On Behalf of | Jan 7, 2020 | Personal Injury |

Snowmobiling is part of our community’s culture. Even if you don’t hit the trails very often, it’s a near certainty you know someone who does. But as enjoyable as a snowmobile outing can be, it can be risky. A recent increase in snowmobile crash deaths even prompted the Minnesota Department of Natural Resources (DNR) to send out a safety reminder.

In addition to three rider deaths this winter, there have been many “close calls,” the agency said, including an instance where a snowmobiler hit a person that had been out walking on the ice. While some snowmobile crashes may be honest accidents, in other cases, negligent behavior could be to blame.

Causes of snowmobile crashes

There are two main factors the DNR sees in snowmobile crashes. You probably won’t be surprised by the list.

The first is alcohol. Drinking plays a role in about six out of every 10 fatal snowmobile crashes, according to the DNR. The second is speeding. Going too fast can result in a snowmobile operator losing control or running into something.

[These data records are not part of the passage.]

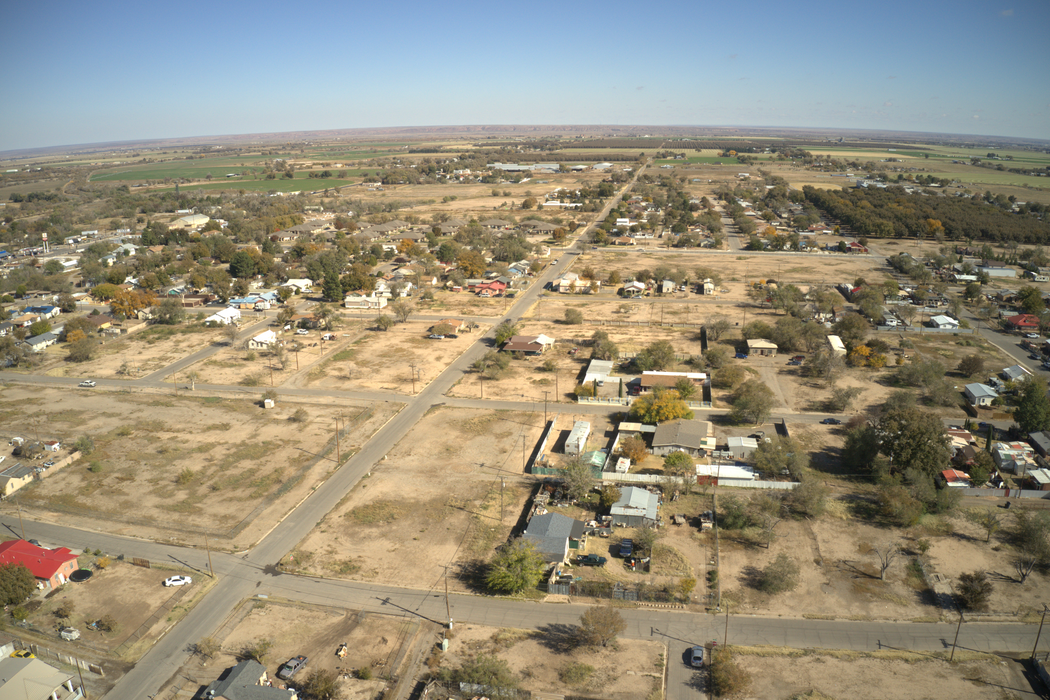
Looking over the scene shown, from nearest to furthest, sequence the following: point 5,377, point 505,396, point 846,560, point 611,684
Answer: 1. point 611,684
2. point 846,560
3. point 505,396
4. point 5,377

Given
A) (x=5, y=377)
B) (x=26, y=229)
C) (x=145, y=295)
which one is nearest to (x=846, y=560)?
(x=5, y=377)

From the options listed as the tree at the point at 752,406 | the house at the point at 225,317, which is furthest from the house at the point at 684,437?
the house at the point at 225,317

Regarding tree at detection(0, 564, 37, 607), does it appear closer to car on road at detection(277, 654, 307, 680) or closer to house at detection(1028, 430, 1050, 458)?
car on road at detection(277, 654, 307, 680)

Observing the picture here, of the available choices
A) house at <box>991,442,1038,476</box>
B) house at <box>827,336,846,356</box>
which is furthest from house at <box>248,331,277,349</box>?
house at <box>991,442,1038,476</box>

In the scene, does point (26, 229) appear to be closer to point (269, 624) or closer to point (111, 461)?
point (111, 461)

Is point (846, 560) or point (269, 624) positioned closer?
point (269, 624)

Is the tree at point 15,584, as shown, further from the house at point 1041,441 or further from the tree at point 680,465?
the house at point 1041,441

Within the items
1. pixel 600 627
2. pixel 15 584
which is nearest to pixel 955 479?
pixel 600 627

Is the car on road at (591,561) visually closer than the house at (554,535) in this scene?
No

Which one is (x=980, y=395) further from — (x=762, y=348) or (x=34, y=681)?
(x=34, y=681)
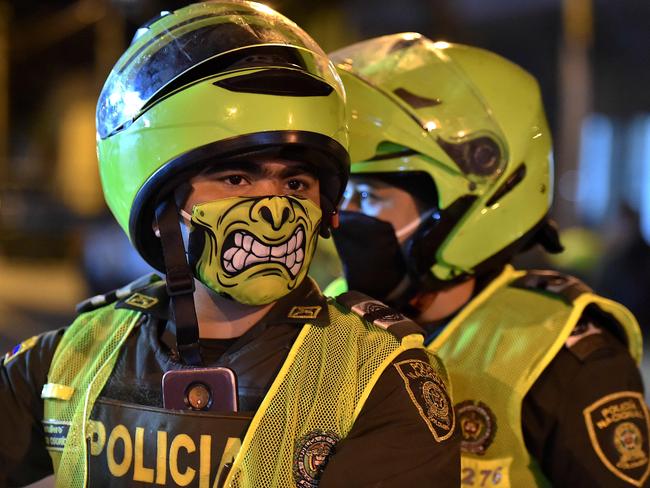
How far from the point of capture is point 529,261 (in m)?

Both of those factors are about operator behavior. There is another possible cause that is out of a rider’s control: defects.

In 2019, the Consumer Product Safety Commission issued snowmobile recalls due to fuel leak and fire hazard risks. Previous years have also seen reports of components that are prone to breakage or failure. Product liability is a real danger, and any of these issues could result in a rider or bystander suffering serious harm.

Hundreds of snowmobile injuries in Minnesota

A snowmobile crash doesn’t just put the operator at risk. Passengers can also pay the price. So can anyone that happens to be nearby at the time. Over the past nine winters, the DNR has recorded 822 injuries as a result of snowmobile crashes. That number is a clear indicator that crashes not only happen regularly, but can result in pretty serious consequences.

So if you plan to head outside and enjoy the Minnesota winter, just approach with a little bit of caution. It’s better to be safe than sorry.